- Active: 1796–1799
- Country: Repubblica Cisalpina; French First Republic;
- Part of: Army of Italy
- Engagements: French Revolutionary Wars War of the First Coalition Battle of Arcole; ; ;

Commanders
- Notable commanders: Alessandro Trivulzi

= Lombard Legion =

Military unit of the Army of Italy

Military standard of the Legion's Cacciatori a Cavallo detachment

The Lombard Legion (Legione Lombarda; Legion Lombarda) was a military unit of the Cisalpine Republic which existed from 1796 until the Republic's fall in 1799; but despite the downfall of this sister republic, the Cisalpine troops continued to serve the French First Republic. The Lombard Legion was the first Italian military department to equip itself, as a banner, with an Italian tricolor flag.

==History==
It was formed on 8 October 1796 by Napoleon Bonaparte, then commander of the Armee d'Italie. Its theoretical full strength was 3740 men made up of a hussar company, an artillery company and seven 500-man infantry cohorts (3 from Milan, 1 from Cremona and Casalmaggiore, 1 from Lodi and Pavia, 1 from Como and 1 miscellaneous cohort of Italian nationalists, mainly from the Papal States and the Kingdom of Sicily). It was commanded by the former Milanese nobleman, general Alessandro Trivulzio and included Ugo Foscolo and Vincenzo Cuoco among its soldiers. 2720 had been recruited by 18 October and on 6 November 1796 it and several other units were ceremonially presented with their standards in the piazza outside Milan Cathedral - they were in red, white and green, which would become the national colours of Italy. The Lombard Legion was the first Italian military department to equip itself, as a banner, with a tricolor flag. It fought at the Battle of Arcole on 15 November 1796 and then against papal forces on the river Senio. The Legion's fourth cohort joined Cisalpine troops to put down insurrections at Pesaro then at Urbino.

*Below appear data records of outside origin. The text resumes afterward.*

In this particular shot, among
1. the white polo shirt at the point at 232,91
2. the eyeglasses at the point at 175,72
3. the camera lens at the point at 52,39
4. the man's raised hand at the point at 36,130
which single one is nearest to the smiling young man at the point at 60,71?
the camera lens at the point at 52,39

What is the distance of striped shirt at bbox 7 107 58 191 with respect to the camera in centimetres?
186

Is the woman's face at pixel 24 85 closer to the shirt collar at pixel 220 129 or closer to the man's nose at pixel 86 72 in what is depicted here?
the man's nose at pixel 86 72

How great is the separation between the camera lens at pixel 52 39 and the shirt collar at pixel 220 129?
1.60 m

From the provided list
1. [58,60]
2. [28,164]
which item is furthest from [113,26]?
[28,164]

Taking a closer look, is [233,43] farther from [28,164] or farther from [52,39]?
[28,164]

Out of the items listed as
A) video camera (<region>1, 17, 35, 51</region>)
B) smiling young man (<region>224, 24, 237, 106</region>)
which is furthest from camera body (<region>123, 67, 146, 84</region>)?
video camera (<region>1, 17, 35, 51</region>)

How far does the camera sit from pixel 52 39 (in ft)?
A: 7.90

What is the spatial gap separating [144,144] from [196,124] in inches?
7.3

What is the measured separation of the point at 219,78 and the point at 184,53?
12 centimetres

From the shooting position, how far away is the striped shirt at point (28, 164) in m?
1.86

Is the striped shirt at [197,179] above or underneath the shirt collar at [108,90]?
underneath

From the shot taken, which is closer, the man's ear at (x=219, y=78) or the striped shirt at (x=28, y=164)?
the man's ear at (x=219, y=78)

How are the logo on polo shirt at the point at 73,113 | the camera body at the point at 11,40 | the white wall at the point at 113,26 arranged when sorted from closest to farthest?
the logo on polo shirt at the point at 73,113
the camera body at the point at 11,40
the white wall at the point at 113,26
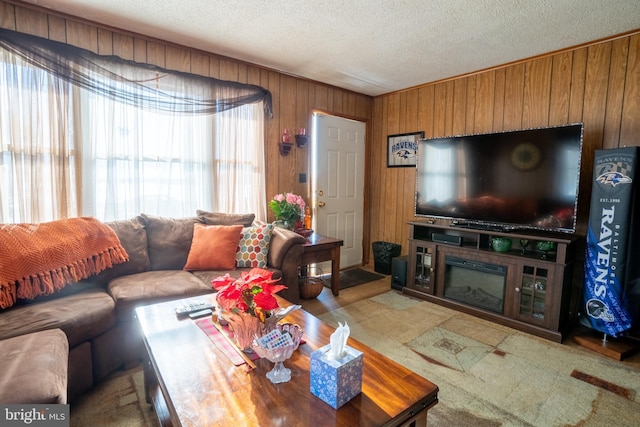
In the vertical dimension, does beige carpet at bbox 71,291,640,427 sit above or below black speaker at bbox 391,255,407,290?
below

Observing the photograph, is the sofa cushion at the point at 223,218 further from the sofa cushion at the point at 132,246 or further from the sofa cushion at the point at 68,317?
the sofa cushion at the point at 68,317

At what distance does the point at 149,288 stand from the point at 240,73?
2.30 m

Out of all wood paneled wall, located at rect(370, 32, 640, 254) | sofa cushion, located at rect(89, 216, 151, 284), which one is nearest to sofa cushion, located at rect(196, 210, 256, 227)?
sofa cushion, located at rect(89, 216, 151, 284)

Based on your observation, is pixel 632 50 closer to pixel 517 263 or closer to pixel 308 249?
pixel 517 263

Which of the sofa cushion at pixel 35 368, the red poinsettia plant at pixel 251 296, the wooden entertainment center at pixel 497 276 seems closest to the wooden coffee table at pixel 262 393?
the red poinsettia plant at pixel 251 296

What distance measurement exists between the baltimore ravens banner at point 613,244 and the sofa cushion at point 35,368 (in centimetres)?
325

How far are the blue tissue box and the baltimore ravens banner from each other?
2327mm

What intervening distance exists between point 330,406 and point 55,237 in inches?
82.1

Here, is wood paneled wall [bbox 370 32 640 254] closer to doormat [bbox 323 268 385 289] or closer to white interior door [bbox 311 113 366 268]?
white interior door [bbox 311 113 366 268]

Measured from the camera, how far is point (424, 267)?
11.1 ft

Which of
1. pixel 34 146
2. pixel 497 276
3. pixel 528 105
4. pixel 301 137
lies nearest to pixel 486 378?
pixel 497 276

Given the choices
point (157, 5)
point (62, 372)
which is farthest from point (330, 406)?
point (157, 5)

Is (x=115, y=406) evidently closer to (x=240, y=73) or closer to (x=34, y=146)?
(x=34, y=146)

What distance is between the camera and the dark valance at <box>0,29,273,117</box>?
2271mm
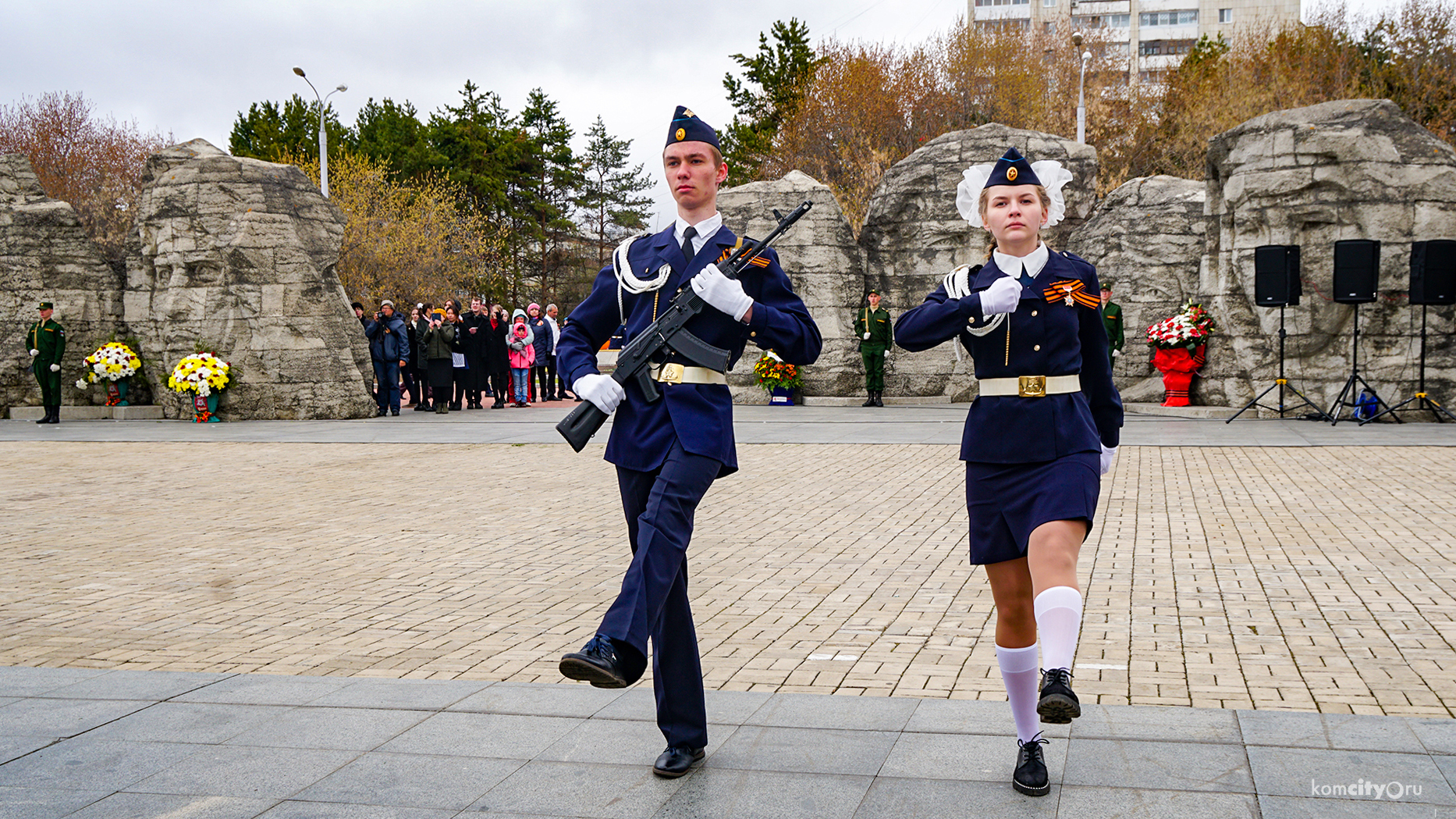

By February 1797 it was stationed in Brescia and on 26 February 1797 it was reorganised into two demi-brigades of three cohorts, an artillery company and a hussar company and at the end of that year the Cisapadane Legion merged into it - that unit had been made up of 6 cohorts of 1,000 men and became the Lombard Legion's third demi-brigade. By then the Legion had been moved to Verona in support of French forces fighting in the Veneto before being divided up between Corfu, Peschiera and Friuli - the elements of the Legion still in Italy on the treaty of Campo Formio of 17 October 1797 returned to Lombardy.

The Lombard Legion became part of the Cisalpine Army in April 1798, then made up of eight demi-brigades, though this had fallen to four by the following November. The Legion's fourth cohort was attached to General Jean Étienne Championnet's army to fight in Naples in 1798 and the following year the Legion's second demi-brigade formed part of the army of Rome sent to attack the Kingdom of Naples under General Domenico Pino.

It broke up after the Republic's fall in 1799, but some survivors from the unit moved to France, where they joined veterans from the armed forces of the Roman Republic and the Neapolitan Republic to form the Italic Legion (Legione Italica), also known as the Italian Legion (Legione Italica). This formed part of Bonaparte's reserve force for the second Italian campaign and fought the Austrians at Lecco.